### WRITTEN PROBLEM
Can you quote all of the rows below word for word, leaving the pictures out?

### DATASET RECORDS
..........
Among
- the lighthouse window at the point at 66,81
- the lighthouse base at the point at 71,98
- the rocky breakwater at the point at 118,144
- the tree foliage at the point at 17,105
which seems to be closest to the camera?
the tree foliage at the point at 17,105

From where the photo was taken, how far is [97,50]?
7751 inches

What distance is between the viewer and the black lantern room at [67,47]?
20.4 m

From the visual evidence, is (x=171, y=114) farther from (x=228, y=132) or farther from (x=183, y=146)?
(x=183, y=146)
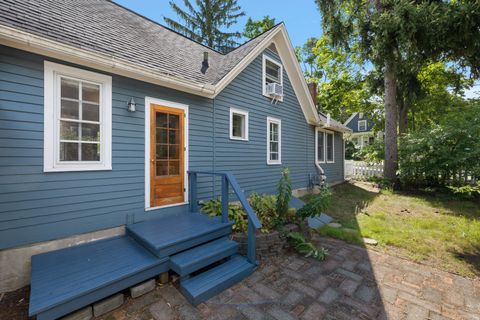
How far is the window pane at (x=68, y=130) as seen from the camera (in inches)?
126

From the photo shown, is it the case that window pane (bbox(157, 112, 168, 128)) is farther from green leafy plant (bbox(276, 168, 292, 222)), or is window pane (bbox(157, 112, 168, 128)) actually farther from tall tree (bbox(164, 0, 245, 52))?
tall tree (bbox(164, 0, 245, 52))

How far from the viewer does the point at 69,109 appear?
3264 millimetres

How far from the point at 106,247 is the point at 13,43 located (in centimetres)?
294

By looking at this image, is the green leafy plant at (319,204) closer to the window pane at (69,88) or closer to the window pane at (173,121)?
the window pane at (173,121)

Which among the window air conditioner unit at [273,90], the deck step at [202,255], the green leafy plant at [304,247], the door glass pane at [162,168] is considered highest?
the window air conditioner unit at [273,90]

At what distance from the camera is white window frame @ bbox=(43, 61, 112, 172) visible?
3.01 metres

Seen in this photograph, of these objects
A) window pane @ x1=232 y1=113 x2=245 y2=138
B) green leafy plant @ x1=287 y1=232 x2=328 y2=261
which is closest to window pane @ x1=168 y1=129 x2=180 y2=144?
window pane @ x1=232 y1=113 x2=245 y2=138

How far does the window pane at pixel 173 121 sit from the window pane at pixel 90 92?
1.27 m

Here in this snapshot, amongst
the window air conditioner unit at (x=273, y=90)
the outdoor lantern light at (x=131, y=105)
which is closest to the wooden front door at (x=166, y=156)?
the outdoor lantern light at (x=131, y=105)

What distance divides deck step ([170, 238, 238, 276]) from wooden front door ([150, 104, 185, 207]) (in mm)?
1517

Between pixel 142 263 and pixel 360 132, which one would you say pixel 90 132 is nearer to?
pixel 142 263

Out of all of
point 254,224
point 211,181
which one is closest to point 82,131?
point 211,181

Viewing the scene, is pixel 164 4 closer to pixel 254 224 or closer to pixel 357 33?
..........
### SOLUTION BELOW
Among
- the lighthouse window at the point at 66,81
- the lighthouse base at the point at 71,98
- the rocky breakwater at the point at 118,144
- the tree foliage at the point at 17,105
which seems to be closest to the camera?
the tree foliage at the point at 17,105

From where the photo was taken, how far is [97,50]?
7751 inches

What distance is between the viewer and the black lantern room at [67,47]?
20.4 m

From the visual evidence, is (x=171, y=114) farther from (x=228, y=132) or farther from (x=183, y=146)?
(x=183, y=146)
How far is the window pane at (x=68, y=130) as seen from the camera (in inches)?
126

From the photo shown, is it the case that window pane (bbox(157, 112, 168, 128)) is farther from green leafy plant (bbox(276, 168, 292, 222)), or is window pane (bbox(157, 112, 168, 128)) actually farther from tall tree (bbox(164, 0, 245, 52))?
tall tree (bbox(164, 0, 245, 52))

How far from the viewer does the point at 69,109 appear?
3264 millimetres

How far from the point at 106,247 is the point at 13,43 located (in centimetres)?
294

By looking at this image, is the green leafy plant at (319,204) closer to the window pane at (69,88) or closer to the window pane at (173,121)?
the window pane at (173,121)

Which among the window air conditioner unit at [273,90], the deck step at [202,255], the green leafy plant at [304,247], the door glass pane at [162,168] is considered highest?
the window air conditioner unit at [273,90]

At what distance from the camera is white window frame @ bbox=(43, 61, 112, 172) visible?
3.01 metres

Seen in this photograph, of these objects
A) window pane @ x1=232 y1=113 x2=245 y2=138
B) green leafy plant @ x1=287 y1=232 x2=328 y2=261
which is closest to window pane @ x1=168 y1=129 x2=180 y2=144?
window pane @ x1=232 y1=113 x2=245 y2=138

How far does the window pane at pixel 173 121 sit from the window pane at pixel 90 92?
1.27 m

Here in this snapshot, amongst
the window air conditioner unit at (x=273, y=90)
the outdoor lantern light at (x=131, y=105)
which is closest to the wooden front door at (x=166, y=156)?
the outdoor lantern light at (x=131, y=105)

What distance divides deck step ([170, 238, 238, 276]) from wooden front door ([150, 104, 185, 207]) (in mm)?
1517

Between pixel 142 263 and pixel 360 132, which one would you say pixel 90 132 is nearer to?
pixel 142 263

Out of all of
point 254,224
point 211,181
which one is closest to point 82,131?
point 211,181

Viewing the scene, is pixel 164 4 closer to pixel 254 224 or closer to pixel 357 33?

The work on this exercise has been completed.